In another recent study the ARF3 protein was shown to be the same as the ETT protein in Arabidopsis (Sessions et al., 1997). The ETT protein plays a role in flower development and floral-organ patterning, andett mutations result in increased numbers of sepals and petals, decreased numbers of stamens, and defects in the form of carpels and anthers. The role, if any, that auxin might play in flower development and floral organ formation is not clear. However, it is possible that ETT, like MP, is important for vascular tissue development, since ETT gene expression is detected during vascular tissue formation in several floral organs (Sessions et al., 1997). Auxin has long been thought to be a key player in vascular tissue formation and differentiation (Shininger, 1979), and it may be that at least some ARFs function as transcription factors that regulate early or primary auxin-responsive gene expression required for vascular patterning and development.

Genetic screens for plants that have increased resistance to exogenous auxin or ethylene have yielded a number of auxin-responsive mutants. One of these is axr3, which has increased apical dominance and adventitious rooting, decreased root elongation, and agravitropic roots (Leyser et al., 1996).
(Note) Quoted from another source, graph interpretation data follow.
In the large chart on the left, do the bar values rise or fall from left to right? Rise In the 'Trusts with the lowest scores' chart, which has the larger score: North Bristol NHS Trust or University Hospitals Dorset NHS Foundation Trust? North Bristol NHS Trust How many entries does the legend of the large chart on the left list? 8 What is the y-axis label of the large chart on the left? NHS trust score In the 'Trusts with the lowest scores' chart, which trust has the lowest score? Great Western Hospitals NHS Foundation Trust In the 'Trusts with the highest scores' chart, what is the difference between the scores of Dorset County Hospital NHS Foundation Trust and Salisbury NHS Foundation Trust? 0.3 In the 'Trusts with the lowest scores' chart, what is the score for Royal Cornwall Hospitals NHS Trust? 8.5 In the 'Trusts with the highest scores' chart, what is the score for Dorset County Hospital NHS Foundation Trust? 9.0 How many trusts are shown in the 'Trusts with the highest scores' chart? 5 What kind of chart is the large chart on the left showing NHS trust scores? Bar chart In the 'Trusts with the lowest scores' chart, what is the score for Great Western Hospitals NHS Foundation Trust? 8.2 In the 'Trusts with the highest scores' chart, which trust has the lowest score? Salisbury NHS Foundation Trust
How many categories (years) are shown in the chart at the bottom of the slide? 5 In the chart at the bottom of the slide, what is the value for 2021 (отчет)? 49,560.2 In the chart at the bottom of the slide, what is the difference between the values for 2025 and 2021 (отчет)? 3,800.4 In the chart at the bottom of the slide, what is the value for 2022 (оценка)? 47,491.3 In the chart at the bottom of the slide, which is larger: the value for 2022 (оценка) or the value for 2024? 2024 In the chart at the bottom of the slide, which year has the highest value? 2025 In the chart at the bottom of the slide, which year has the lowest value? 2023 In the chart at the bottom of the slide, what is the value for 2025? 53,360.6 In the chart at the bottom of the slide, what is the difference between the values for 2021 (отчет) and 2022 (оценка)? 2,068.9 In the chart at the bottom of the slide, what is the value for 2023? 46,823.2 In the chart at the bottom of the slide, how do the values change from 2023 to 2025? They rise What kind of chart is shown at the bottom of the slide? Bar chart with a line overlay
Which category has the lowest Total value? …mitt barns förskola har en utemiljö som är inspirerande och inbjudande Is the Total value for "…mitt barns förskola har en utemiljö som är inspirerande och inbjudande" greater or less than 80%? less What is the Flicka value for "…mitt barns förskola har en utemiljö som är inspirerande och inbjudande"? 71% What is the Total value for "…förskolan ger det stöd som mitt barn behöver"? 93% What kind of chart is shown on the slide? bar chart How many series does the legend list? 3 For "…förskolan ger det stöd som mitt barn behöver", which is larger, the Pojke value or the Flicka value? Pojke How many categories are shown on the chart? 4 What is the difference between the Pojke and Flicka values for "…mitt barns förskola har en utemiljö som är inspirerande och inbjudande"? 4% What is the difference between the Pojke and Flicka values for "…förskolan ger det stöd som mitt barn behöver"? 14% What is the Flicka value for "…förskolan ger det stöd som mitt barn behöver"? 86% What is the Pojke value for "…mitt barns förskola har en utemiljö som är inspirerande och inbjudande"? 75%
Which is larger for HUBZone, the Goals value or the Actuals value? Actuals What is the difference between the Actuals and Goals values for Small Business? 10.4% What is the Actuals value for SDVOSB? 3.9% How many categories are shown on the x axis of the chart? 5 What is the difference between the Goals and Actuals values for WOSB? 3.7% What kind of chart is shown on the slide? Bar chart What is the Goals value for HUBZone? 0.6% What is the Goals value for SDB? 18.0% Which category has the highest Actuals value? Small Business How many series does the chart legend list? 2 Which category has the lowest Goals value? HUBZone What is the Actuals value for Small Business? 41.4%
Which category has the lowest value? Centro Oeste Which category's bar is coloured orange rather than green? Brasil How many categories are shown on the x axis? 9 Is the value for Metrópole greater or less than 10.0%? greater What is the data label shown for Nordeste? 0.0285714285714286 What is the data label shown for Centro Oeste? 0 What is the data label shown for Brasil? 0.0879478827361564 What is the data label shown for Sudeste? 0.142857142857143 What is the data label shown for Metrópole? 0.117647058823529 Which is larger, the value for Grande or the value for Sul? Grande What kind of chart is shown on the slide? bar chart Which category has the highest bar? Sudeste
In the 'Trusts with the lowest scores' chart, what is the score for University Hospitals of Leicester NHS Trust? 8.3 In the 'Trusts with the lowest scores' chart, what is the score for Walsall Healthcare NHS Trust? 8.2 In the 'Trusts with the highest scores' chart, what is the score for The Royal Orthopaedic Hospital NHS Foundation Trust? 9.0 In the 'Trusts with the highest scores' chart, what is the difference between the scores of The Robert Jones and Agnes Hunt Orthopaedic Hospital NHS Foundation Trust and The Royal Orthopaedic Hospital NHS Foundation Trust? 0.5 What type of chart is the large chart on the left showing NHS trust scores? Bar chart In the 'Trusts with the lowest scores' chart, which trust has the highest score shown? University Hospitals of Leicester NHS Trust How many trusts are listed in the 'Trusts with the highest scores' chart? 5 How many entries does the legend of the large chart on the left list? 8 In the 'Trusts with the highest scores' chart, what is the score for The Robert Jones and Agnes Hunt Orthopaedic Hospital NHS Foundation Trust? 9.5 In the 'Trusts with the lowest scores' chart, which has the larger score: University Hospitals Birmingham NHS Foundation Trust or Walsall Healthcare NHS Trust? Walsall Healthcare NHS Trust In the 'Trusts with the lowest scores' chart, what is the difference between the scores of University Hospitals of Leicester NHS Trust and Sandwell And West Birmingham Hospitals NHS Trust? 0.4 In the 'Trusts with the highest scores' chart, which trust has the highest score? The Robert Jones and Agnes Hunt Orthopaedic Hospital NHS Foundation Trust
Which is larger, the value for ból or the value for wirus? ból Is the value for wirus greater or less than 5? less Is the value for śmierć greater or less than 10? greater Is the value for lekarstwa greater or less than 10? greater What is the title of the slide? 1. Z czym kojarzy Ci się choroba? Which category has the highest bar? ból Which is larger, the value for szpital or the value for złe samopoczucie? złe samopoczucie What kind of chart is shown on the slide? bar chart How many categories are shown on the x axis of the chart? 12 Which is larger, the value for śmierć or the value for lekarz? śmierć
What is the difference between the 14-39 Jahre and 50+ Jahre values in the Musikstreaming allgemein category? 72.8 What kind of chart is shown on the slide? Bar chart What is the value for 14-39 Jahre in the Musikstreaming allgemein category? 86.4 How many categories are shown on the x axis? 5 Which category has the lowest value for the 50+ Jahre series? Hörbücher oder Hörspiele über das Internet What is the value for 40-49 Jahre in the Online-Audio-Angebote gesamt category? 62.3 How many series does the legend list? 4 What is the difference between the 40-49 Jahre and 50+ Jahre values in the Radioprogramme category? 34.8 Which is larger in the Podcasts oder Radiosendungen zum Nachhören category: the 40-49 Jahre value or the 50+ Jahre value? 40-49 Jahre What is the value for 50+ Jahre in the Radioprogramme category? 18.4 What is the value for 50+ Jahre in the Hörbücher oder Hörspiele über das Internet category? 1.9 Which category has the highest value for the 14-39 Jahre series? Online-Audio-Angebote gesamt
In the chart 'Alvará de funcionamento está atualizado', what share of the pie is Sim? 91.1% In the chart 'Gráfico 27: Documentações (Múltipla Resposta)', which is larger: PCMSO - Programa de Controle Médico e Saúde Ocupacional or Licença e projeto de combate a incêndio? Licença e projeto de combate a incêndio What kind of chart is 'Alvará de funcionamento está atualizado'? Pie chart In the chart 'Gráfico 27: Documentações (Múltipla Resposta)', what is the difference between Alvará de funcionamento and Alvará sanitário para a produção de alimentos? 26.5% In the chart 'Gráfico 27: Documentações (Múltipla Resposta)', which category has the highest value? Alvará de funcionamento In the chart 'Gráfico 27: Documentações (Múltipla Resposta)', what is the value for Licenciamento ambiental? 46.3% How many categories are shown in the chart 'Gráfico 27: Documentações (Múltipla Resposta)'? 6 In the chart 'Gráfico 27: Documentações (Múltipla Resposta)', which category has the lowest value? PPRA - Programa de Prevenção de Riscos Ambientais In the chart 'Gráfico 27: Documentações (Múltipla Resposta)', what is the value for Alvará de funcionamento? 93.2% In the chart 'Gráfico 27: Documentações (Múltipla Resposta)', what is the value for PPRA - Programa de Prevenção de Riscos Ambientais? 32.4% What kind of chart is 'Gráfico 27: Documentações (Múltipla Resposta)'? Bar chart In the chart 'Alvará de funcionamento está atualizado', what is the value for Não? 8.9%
Mutant phenotypes are partially restored to wild type by exogenous treatment with cytokinin. The protein encoded by the AXR3 gene is identical to IAA17, an Aux/IAA protein (Rouse et al., 1998). Results with axr3 mutant plants suggest that IAA17 plays a role in auxin signaling.

As genetic and biochemical/molecular approaches converge, we are likely to learn much more about how auxin turns on genes and regulates growth and development. At the same time, many challenges lie ahead. To sort out the specific interactions that occur in vivo between the families of ARF and Aux/IAA proteins and the consequences of these interactions in terms of different auxin responses will require considerable effort. Other players at the gene-expression level are most certainly involved, and these will need to be identified and characterized. The signal transduction pathway, starting with the auxin receptor and progressing to the activation of auxin-responsive genes, needs to be elucidated. The further identification of target genes for ARF-transcription factors should provide information on genes and gene products that play important roles in auxin action.